The aptly named Bulldog Boulevard has been without its titular mascot for nearly two years, since the secondary school moved to its current location at 1199 Lakeshore Drive. A new Bulldog Boulevard was installed near that locale, and because streets can’t bear the same recognition — even in the notable grid system of Utah County — that left a problem for city organizers.
So, the street called 1230 North needed a new name, a new title, and one that would represent the connection of Provo City with the university that has made the town well known.
There was really only one direction to go, Mayor Michelle Kaufusi admitted.
The first female mayor in Provo City history officially renamed 1230 North — or Bulldog Boulevard — Cougar Boulevard in a special ceremony Wednesday morning, celebrating the collision of city and school with local officials from the city and school — and of course, Cougar Tails.
"Today is less about the announcement of a name, and more about celebrating partnership and community building — and of course, school spirit," said Kaufusi, the mother of current BYU defensive lineman Devin Kaufusi, former defensive standouts Bronson and Corbin, and whose daughter, Alexis, played basketball for the Cougars.
The renaming marks a significant change in the direction of the highly trafficked street, which is currently under construction to install a center media, new turn lanes, a full asphalt renovation, and the third buffered bike lane in Utah.
The road was once considered to be seven-times more dangerous than the average Utah road. Under the improvements — and the new name — Kaufusi hopes that changes.
"It seems only fitting that BYU’s gateway entrance now be aptly named with the appropriate mascot," said Kaufusi, a former BYU Cougarette whose husband, Steve, played football at BYU and coached from 2002-17. "Today is also about community building, and this road is a true example of a redesigned street that is a win for everyone."
The cougar has been central to several cultures and civilizations, from indigenous North Americans to the heart of the Incan empire in present-day Peru, BYU president Kevin Worthen said.
BYU hopes to have the same central and centering impact on Provo, as well.
"For us, this is kind of the center of the universe — not just for the university, but for what we hope will be the entire community," said Worthen, who was joined by other BYU dignitaries like football coach Kalani Sitake, athletic director Tom Holmoe and associate athletic director Chad Lewis, among others. "Thank you to Provo City, and especially Mayor Kaufusi, for allowing us to take part in this ceremony — but more importantly, for building the kind of community where everyone is part of the heart of the community, represented by the cougar."

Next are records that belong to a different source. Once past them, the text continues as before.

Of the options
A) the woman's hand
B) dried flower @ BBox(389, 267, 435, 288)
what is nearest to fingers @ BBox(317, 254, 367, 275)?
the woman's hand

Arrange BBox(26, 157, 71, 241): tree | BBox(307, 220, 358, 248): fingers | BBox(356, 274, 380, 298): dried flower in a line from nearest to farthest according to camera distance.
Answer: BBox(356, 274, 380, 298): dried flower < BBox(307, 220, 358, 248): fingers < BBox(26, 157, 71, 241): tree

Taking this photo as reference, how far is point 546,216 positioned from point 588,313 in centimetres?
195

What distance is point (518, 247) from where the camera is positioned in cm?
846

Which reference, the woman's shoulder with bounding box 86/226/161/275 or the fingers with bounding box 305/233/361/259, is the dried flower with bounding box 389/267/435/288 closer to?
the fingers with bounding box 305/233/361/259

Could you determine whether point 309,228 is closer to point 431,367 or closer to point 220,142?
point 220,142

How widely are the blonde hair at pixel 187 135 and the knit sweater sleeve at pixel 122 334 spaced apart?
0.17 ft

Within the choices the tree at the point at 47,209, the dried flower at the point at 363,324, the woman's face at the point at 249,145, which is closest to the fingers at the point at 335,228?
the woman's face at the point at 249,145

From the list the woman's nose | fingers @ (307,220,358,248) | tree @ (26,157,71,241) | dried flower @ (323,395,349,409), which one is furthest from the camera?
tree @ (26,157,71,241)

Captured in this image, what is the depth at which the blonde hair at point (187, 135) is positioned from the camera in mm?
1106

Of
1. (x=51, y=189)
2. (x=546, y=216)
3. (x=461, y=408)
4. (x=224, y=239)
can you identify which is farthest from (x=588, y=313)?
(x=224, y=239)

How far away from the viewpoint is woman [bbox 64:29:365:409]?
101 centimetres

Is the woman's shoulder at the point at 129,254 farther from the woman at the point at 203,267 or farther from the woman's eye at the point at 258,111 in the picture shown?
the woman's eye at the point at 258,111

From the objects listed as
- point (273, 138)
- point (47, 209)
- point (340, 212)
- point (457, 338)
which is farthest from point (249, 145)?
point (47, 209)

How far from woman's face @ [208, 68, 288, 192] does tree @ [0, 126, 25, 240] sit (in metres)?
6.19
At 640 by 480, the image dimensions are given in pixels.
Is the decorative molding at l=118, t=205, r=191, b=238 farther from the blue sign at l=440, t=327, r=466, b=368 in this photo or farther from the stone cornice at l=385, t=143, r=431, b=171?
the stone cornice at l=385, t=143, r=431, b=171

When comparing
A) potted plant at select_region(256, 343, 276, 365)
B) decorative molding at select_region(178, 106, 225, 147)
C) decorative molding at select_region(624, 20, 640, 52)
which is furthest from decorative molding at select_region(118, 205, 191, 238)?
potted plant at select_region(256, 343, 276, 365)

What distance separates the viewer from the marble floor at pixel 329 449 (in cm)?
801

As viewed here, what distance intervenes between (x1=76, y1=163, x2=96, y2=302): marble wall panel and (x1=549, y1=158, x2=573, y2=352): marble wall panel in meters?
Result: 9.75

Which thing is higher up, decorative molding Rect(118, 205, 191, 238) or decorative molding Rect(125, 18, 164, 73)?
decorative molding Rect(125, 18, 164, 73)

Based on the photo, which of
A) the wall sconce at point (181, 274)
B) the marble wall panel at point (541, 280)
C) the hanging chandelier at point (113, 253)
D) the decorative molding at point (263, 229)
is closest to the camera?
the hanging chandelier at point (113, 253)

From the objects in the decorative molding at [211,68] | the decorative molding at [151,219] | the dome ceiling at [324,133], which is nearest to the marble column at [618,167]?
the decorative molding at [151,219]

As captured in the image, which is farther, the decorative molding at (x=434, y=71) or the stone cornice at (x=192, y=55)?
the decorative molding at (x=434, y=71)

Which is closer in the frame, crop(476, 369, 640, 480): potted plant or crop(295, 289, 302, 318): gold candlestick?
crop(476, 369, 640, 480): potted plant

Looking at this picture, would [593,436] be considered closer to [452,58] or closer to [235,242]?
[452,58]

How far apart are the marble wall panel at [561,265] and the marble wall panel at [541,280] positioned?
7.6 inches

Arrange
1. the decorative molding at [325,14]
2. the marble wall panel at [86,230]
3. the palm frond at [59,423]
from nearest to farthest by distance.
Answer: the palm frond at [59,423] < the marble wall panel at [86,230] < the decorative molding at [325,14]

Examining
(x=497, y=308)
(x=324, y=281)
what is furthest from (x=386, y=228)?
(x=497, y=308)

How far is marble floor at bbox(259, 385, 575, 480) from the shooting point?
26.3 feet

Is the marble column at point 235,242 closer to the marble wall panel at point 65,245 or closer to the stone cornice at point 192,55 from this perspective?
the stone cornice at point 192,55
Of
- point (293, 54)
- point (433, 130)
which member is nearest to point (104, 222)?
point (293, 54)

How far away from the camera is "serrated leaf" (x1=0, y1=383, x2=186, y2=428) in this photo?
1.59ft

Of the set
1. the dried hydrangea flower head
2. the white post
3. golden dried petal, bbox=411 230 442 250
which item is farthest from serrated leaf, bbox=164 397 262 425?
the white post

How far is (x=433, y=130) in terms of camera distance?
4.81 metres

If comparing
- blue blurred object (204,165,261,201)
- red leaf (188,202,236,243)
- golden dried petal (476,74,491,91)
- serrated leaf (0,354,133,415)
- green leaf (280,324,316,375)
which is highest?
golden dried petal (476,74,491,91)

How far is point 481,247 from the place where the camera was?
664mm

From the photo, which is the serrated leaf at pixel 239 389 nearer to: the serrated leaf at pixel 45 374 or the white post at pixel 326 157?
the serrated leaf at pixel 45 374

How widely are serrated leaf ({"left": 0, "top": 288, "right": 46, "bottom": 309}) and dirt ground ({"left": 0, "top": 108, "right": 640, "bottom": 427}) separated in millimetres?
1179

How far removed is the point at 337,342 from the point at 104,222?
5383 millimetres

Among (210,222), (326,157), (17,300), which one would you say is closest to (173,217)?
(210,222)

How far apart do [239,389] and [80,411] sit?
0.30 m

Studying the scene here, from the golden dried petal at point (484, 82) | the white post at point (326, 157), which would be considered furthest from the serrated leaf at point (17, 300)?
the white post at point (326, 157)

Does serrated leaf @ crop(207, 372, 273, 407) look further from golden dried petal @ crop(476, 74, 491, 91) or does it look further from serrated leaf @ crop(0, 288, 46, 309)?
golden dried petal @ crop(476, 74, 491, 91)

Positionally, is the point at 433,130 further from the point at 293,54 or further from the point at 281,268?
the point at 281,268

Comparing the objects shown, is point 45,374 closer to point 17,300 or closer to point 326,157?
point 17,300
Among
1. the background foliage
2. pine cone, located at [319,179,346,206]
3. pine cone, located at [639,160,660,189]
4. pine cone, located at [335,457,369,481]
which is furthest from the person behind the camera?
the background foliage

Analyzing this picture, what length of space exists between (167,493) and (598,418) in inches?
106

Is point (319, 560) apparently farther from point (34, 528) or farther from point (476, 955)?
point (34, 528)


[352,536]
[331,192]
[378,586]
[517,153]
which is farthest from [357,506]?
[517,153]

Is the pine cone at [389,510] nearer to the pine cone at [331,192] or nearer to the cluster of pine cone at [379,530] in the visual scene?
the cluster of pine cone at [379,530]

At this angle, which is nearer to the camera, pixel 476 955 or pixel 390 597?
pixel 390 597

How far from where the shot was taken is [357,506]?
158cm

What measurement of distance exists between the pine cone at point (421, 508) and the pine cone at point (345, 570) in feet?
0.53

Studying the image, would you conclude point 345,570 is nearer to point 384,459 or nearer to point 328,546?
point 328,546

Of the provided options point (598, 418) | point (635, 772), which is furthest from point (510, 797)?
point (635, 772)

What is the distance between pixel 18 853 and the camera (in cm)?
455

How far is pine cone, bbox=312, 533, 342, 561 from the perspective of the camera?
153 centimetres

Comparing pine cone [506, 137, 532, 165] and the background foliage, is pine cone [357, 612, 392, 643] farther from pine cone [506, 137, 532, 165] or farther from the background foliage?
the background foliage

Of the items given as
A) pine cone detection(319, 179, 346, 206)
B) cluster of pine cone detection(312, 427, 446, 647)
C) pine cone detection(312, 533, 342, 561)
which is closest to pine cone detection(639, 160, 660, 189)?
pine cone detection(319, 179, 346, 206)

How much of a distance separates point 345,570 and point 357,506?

BYU currently owns the site of the old Provo High School but has not yet made a formal decision for the property’s use. The university bought the old school for $25 million in 2016, leased it back to the Provo School District until fall 2018, and is currently using it for extra classroom space during renovations to several on-campus projects.
A long-term use for the property has not been determined, according to university officials.
The land also includes several athletic facilities, such as a tennis court, newly resurfaced track, and the high school’s old football field and stadium (where BYU played last spring’s end-of-camp scrimmage, calling it the "BYU West campus").
So, Wednesday was an imperfect day to inaugurate the new road, shutting down the intersection of Canyon Road and now-Cougar Boulevard for the occasion. But it was also the perfect day — it marked the 144th anniversary of the founding of what was then Brigham Young Academy.
What do you get someone for their 144th anniversary? Paper? Crystal? Gold?
For Kaufusi, it was easy: brand-new royal blue aluminum street signs, replacing the green ones that lined the road scape between Canyon Road and Columbia Lane, near 500 West.
"Safe streets matter more than the name of a street," Kaufusi said. "But we must have a name, and Cougar Boulevard has a nice ring to it. And that's the ring I'm going to choose."